Another drug buddy who I booked to play Stony Brook and who died at 27 was Jimi Hendrix (September 18, 1970). I’ll talk later about my 5 top Jimi Hendrix experiences:
1- Hanging out with Brad Pierce when Jimi came into his office and pawned his guitar
2- Watching Jimi’s band back up John Hammond at the Cafe Au Go Go and asking him to play Stony Brook afterwards
3- Finally getting him to play at the campus gym on March 9, 1968 after he had returned from the U.K. where he formed the Jimi Hendrix Experience
4- Waking up and seeing him smoking a doobie with my mom at my house after the concert
5- Hanging out with him in Essaouira in Morocco in July, 1969, where he talked me into trying yoghurt for the first time
I didn’t know Kurt Cobain or Amy Winehouse. They both died at 27 too, him on April 5, 1994 (either suicide or murder made to look like suicide) and her on July 23, 2011, alcohol poisoning.
Songs For Drella was my favorite Lou Reed album and one of my favorite albums I ever worked on… albeit not a very commercially successful one. Lou and John Cale recorded it in 1989, 2 years after Andy died, and we released it in 1990. They met at Andy’s memorial service at St. Patrick’s and decided to write and record a song cycle about the Warhol they knew. I love every song on the album and can probably sing more songs from it than any other Lou album other than the Velvet's first album. This was our single, although no one tried getting it on the radio except our wonderful German company.
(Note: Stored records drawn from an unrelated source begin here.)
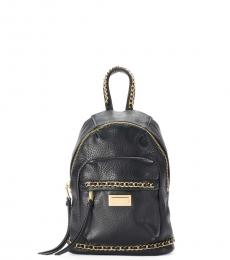 Juicy Couture Black Chain Link Mini Backpack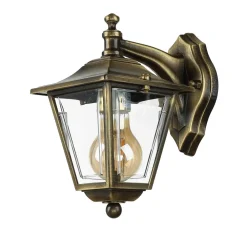 Lido Außenwandleuchte Messing Haustür Rustikal IP43* Rustikale Lampen|Metall Lampen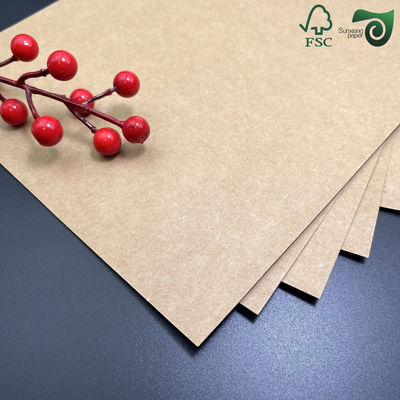 FSC 360gsm Uncoated Recycled Pulp Bobbin Fibre Paper For Tube Rolls Kraft Liner Applications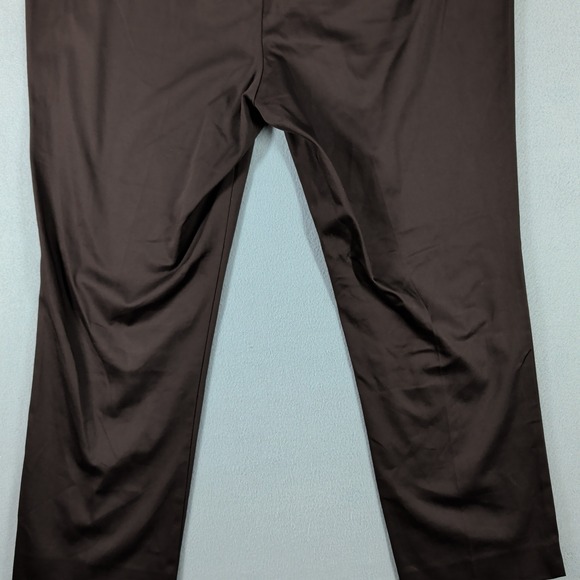 Lauren Ralph Lauren Womens Size 16W Chocolate Brown Straight Leg Pants - Picture 16 of 16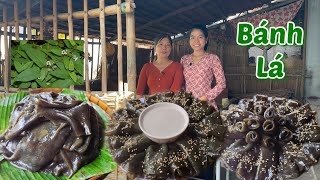 BÁNH LÁ MƠ cách làm đơn giản để có món bánh quê hấp dẫn của người miền tây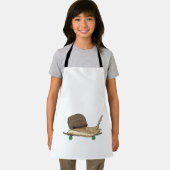 Slak als Skater met Skateboard Schort (Insitu)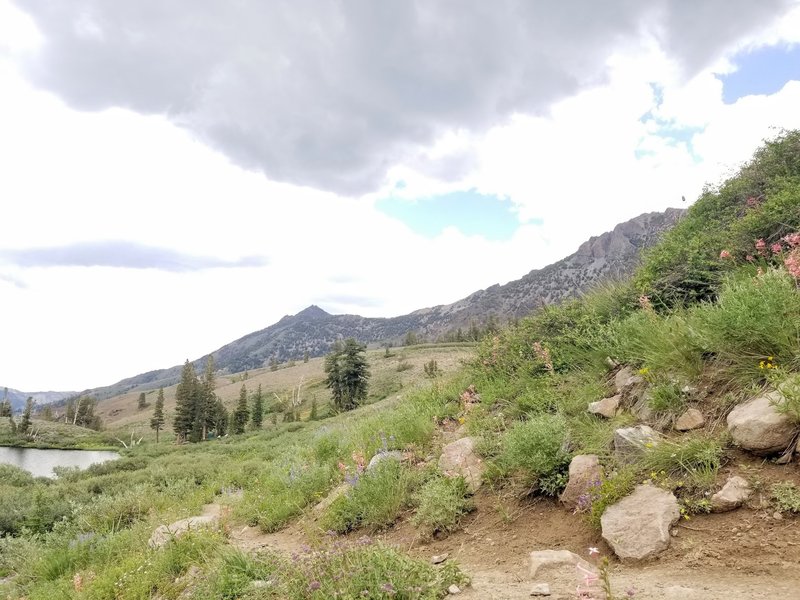 Looking back from Noble Lake.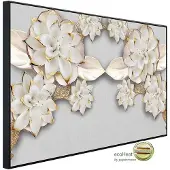 Papermoon Infrarotheizung »EcoHeat - Muster mit Blumen«, Matt-Effekt - bunt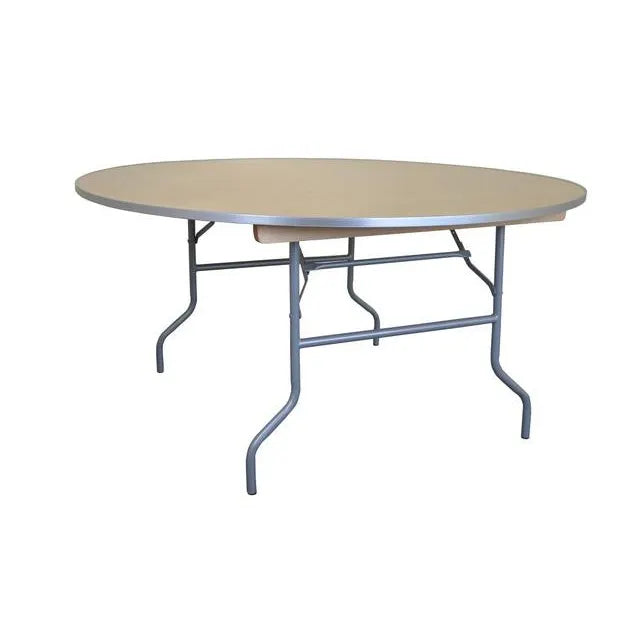 60" Round Wooden Table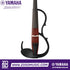Zoso Music Yamaha YSV104 4/4 silent electric violin in red with a sleek spruce body and black composite fingerboard.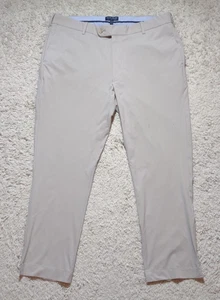 Peter Millar Men's Size 36x32 Biege Crown Crafted Performance Pants *Stained - Picture 1 of 14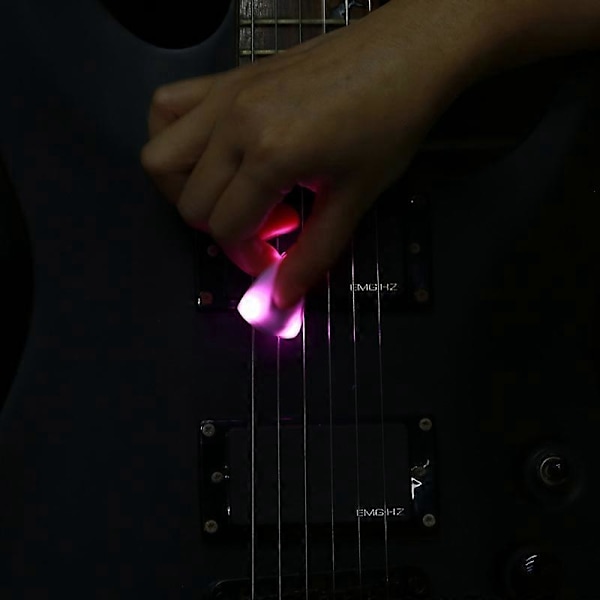 Gitarrplektrum - Den perfekta presenten för gitarrälskare - LED-lysande plektrum zd QE2024 Vit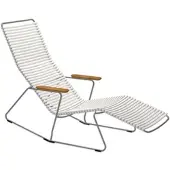 Houe CLICK Zonneschommel Ligstoel Bamboe Armleuningen Stalen Frame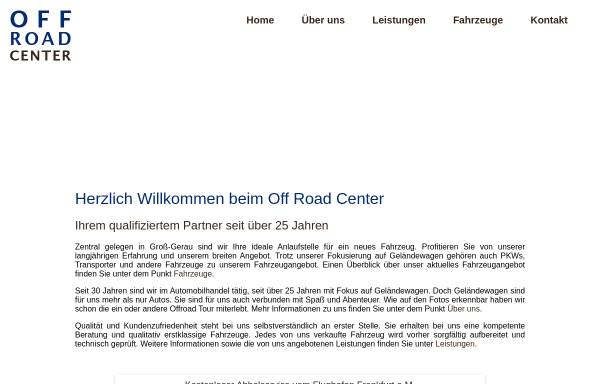 Vorschau von www.jeep-online.de, Off Road Center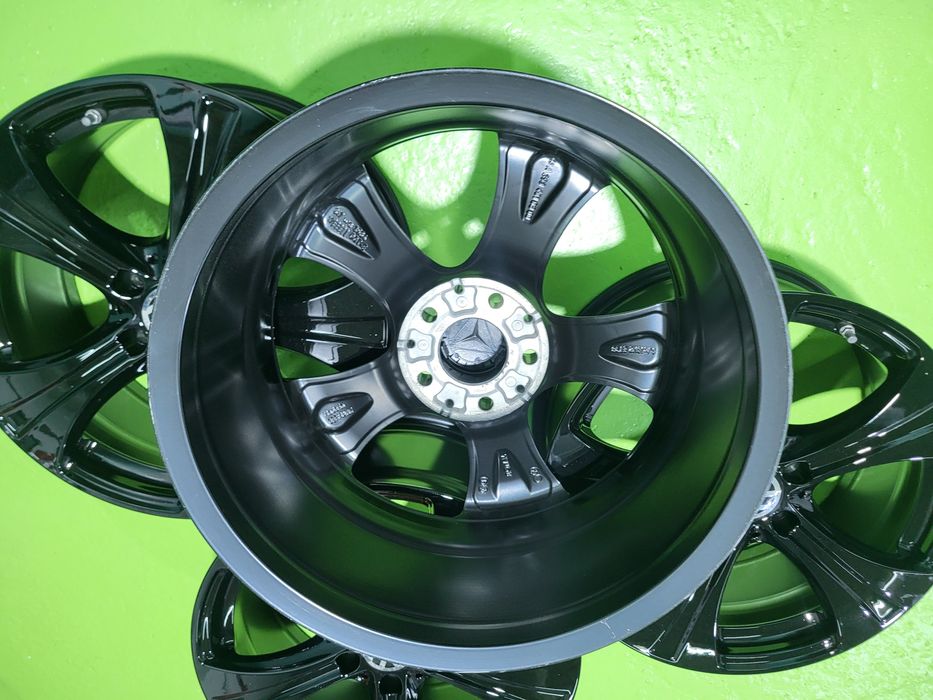 18 5x112 Vw Passat Tiguah Touran Caddy Golf Skoda 5х112 черни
One story that wasn't in The Diaries or on Songs for Drella Lou told me one time when we were walking around the West Village in the early morning hours. He said he was with a bunch of friends-- maybe at the Factory or maybe at his place; I can't remember what he said-- and they ordered some pizza. When the deliver guy showed up no one had any money. So Lou gave him a painting that Andy had given him. When he told me about that many years had passed and Lou was still so pissed off at himself. Anyway, we made this video, which really encapsulated who Andy was. And Andy communicated that message to Lou who in turn communicated it to me. I've never stopped thinking about it. But I've never been able to communicate it to anyone else; I've tried but, in Andy's words, no one listens. The video never got played on MTV.
Thanks for the stories of your experiences with these talented people. As a classical musician I often think about the early or middle aged deaths of people like Mozart (died at age 35), Schubert (age 31), Chopin (age 39), Purcell (age 36), Gershwin (age 38), Vivier (age 34) Lili Boulanger, talented sister of Nadia Boulanger who was a famed teacher of so many modern composers (died age 24). Then there are people who died more in their middle age like Mussorgsky (age 42), Schumann (age 46), Scriabin (age 43), Mahler (age 50), Berg (age 50). Wolf (age 43), Beethoven (age 56) and so many other greats and near greats. They sometimes died of infections, accidents, war (Webern was shot in…
I didn't know about some of these. What is it with musician's 27th year? I remember John Denver singing about his rebirth in Colorado in HIS 27th year.
I only remember the first time I felt old-ish was when I was 27. But it didn't make me drink or shoot up or jump off a building or anything.
I'm awfully glad that Stevie Ray Vaughn waited until he was 34 to die in that helicopter crash.